# Passage given start

The Man From Elysian Fields
review by Elias Savada, 18 October 2002
Director George Hickenlooper still
hasn't made a film as good as his best documentary, 1991's Hearts
of Darkness: A Filmmaker's Apocalypse, the brilliant piece
demystifying Francis Ford Coppola's Apocalypse Now that he
co-wrote and co-directed by Fax Bahr. Or as fine as his best
fictional piece Some Folks Call It a Sling Blade, the short
that inspired Billy Bob Thornton's Oscar-winning feature. His
current effort may be as sleek as his sold-to-cable indie feature
The Big Brass Ring, based on an unfilmed screenplay by Orson
Welles, but The Man From Elysian Fields is a cold, bliss-less
work that groans along thinking itself some important comment on how
life throws us some beguiling curves. It's actually nothing more
than a mildly amusing business proposition surrounded by creaky
melodramatic drivel.
Andy Garcia is the topliner,
portraying Byron Tiller, a Pasadena dad, husband, and
never-really-successful novelist who can't even sell a
remainder-priced, soon-to-be-autographed edition of his book
Hitler's Child to an seemingly interested bystander at the local
Rizzoli's. (Perhaps humorist Dave Barry -- if he dared spend time
watching this film -- is wondering, as he often does, whether
Hitler's Child would be a great name for a rock group.) However,
it's aging rocker Mick Jagger who struts out on stage and absolutely
steals the spotlight, what little there is that shines here. As
debonair businessman Luther Fox (and the film's slight narrator),
he's the story's immoral center, a reptilian creature of habit
camouflaged in fancy designer threads and caressed by cigarette
smoke. No, he's not the CEO of Enron, but the world weary owner of a
male escort business, Elysian Fields, Inc. He's a snake and a
charmer, and he's got an eye on the good-looking Byron, who's seedy
Hollywood office is right down the hall from Elysian's Room 507 and
just around the corner from a sea of trouble.
The harried Byron, still convinced
that he's got the great American novel locked up inside him, is
adored by his supportive, beautiful wife Dena (ER's Julianna
Margulies), who admires his brain possibly as much as his expertise
under the bed sheets. She has so much faith in her spouse that I
half expected her to set up a tent outside their apartment and start
a revival meeting.
Hallelujah, BYRON, Hallelujah!
Sorry for the digression, but the
morning coffee just kicked in.

# Passage given end
# Extracted records start

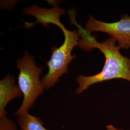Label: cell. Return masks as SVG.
<instances>
[{"mask_svg":"<svg viewBox=\"0 0 130 130\" xmlns=\"http://www.w3.org/2000/svg\"><path fill=\"white\" fill-rule=\"evenodd\" d=\"M22 95L13 76L7 75L0 82V118L7 116L6 107L10 102Z\"/></svg>","mask_w":130,"mask_h":130,"instance_id":"cell-5","label":"cell"},{"mask_svg":"<svg viewBox=\"0 0 130 130\" xmlns=\"http://www.w3.org/2000/svg\"><path fill=\"white\" fill-rule=\"evenodd\" d=\"M17 66L20 71L18 85L23 95L22 103L14 113L18 116L28 112L45 89L40 80L42 68L36 66L34 58L27 52L25 53L23 57L17 61Z\"/></svg>","mask_w":130,"mask_h":130,"instance_id":"cell-2","label":"cell"},{"mask_svg":"<svg viewBox=\"0 0 130 130\" xmlns=\"http://www.w3.org/2000/svg\"><path fill=\"white\" fill-rule=\"evenodd\" d=\"M84 29L89 32L99 31L108 34L118 42L121 49L130 48V16L128 14H123L119 21L113 23L99 21L90 15Z\"/></svg>","mask_w":130,"mask_h":130,"instance_id":"cell-4","label":"cell"},{"mask_svg":"<svg viewBox=\"0 0 130 130\" xmlns=\"http://www.w3.org/2000/svg\"><path fill=\"white\" fill-rule=\"evenodd\" d=\"M24 12L25 14L32 15L37 19L36 22L28 24L33 25L37 23H41L44 26H47L48 24L56 25L60 21L59 18L61 15L65 14V10L59 8L57 5H54V8L51 9L41 8L34 5L32 7L25 8Z\"/></svg>","mask_w":130,"mask_h":130,"instance_id":"cell-6","label":"cell"},{"mask_svg":"<svg viewBox=\"0 0 130 130\" xmlns=\"http://www.w3.org/2000/svg\"><path fill=\"white\" fill-rule=\"evenodd\" d=\"M56 25L63 31L65 41L60 47L54 46L52 48L51 57L46 63L48 72L42 80L45 89L54 87L61 77L69 72L68 66L76 57L71 55V52L75 46H78L80 38L79 30H68L60 22Z\"/></svg>","mask_w":130,"mask_h":130,"instance_id":"cell-3","label":"cell"},{"mask_svg":"<svg viewBox=\"0 0 130 130\" xmlns=\"http://www.w3.org/2000/svg\"><path fill=\"white\" fill-rule=\"evenodd\" d=\"M0 130H18L16 123L7 116L0 118Z\"/></svg>","mask_w":130,"mask_h":130,"instance_id":"cell-8","label":"cell"},{"mask_svg":"<svg viewBox=\"0 0 130 130\" xmlns=\"http://www.w3.org/2000/svg\"><path fill=\"white\" fill-rule=\"evenodd\" d=\"M106 130H125L118 129L116 127H115L114 126L112 125L111 124H109V125L106 126Z\"/></svg>","mask_w":130,"mask_h":130,"instance_id":"cell-9","label":"cell"},{"mask_svg":"<svg viewBox=\"0 0 130 130\" xmlns=\"http://www.w3.org/2000/svg\"><path fill=\"white\" fill-rule=\"evenodd\" d=\"M71 23L79 28L80 35L78 46L86 51L97 48L105 57V62L102 71L92 76L79 75L76 79L79 86L76 90L77 94H81L93 84L115 79L126 80L130 83V58L123 56L121 48L116 45V42L112 38L99 42L91 32L86 31L77 23L75 19Z\"/></svg>","mask_w":130,"mask_h":130,"instance_id":"cell-1","label":"cell"},{"mask_svg":"<svg viewBox=\"0 0 130 130\" xmlns=\"http://www.w3.org/2000/svg\"><path fill=\"white\" fill-rule=\"evenodd\" d=\"M19 130H49L45 128L40 118L31 115L29 112L17 116Z\"/></svg>","mask_w":130,"mask_h":130,"instance_id":"cell-7","label":"cell"}]
</instances>
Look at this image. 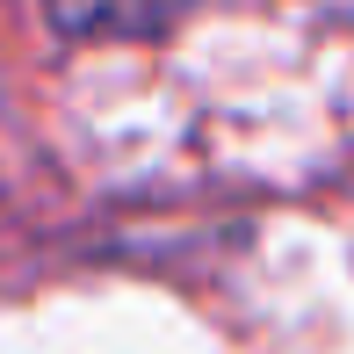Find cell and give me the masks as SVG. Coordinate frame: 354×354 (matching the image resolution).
Segmentation results:
<instances>
[{"label": "cell", "mask_w": 354, "mask_h": 354, "mask_svg": "<svg viewBox=\"0 0 354 354\" xmlns=\"http://www.w3.org/2000/svg\"><path fill=\"white\" fill-rule=\"evenodd\" d=\"M188 15V0H51V22L80 44L102 37H167Z\"/></svg>", "instance_id": "cell-1"}]
</instances>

# Extracted records end

→ **Tasks and exercises**:
- A) Please sum up the review in two sentences.
- B) List every character from The Man From Elysian Fields that the review names, together with the actor it gives for each.
- C) According to the review, what is the title of Byron Tiller's book?

→ **In response**:
- A) The reviewer calls George Hickenlooper's The Man From Elysian Fields a cold, bliss-less work that is nothing more than a mildly amusing business proposition surrounded by creaky melodramatic drivel. Andy Garcia stars as struggling novelist Byron Tiller, but Mick Jagger steals the spotlight as Luther Fox, owner of the male escort business Elysian Fields, Inc., which sits down the hall from Byron's office.

- B)
- Byron Tiller: Andy Garcia
- Luther Fox: Mick Jagger
- Dena: Julianna Margulies

- C) Hitler's Child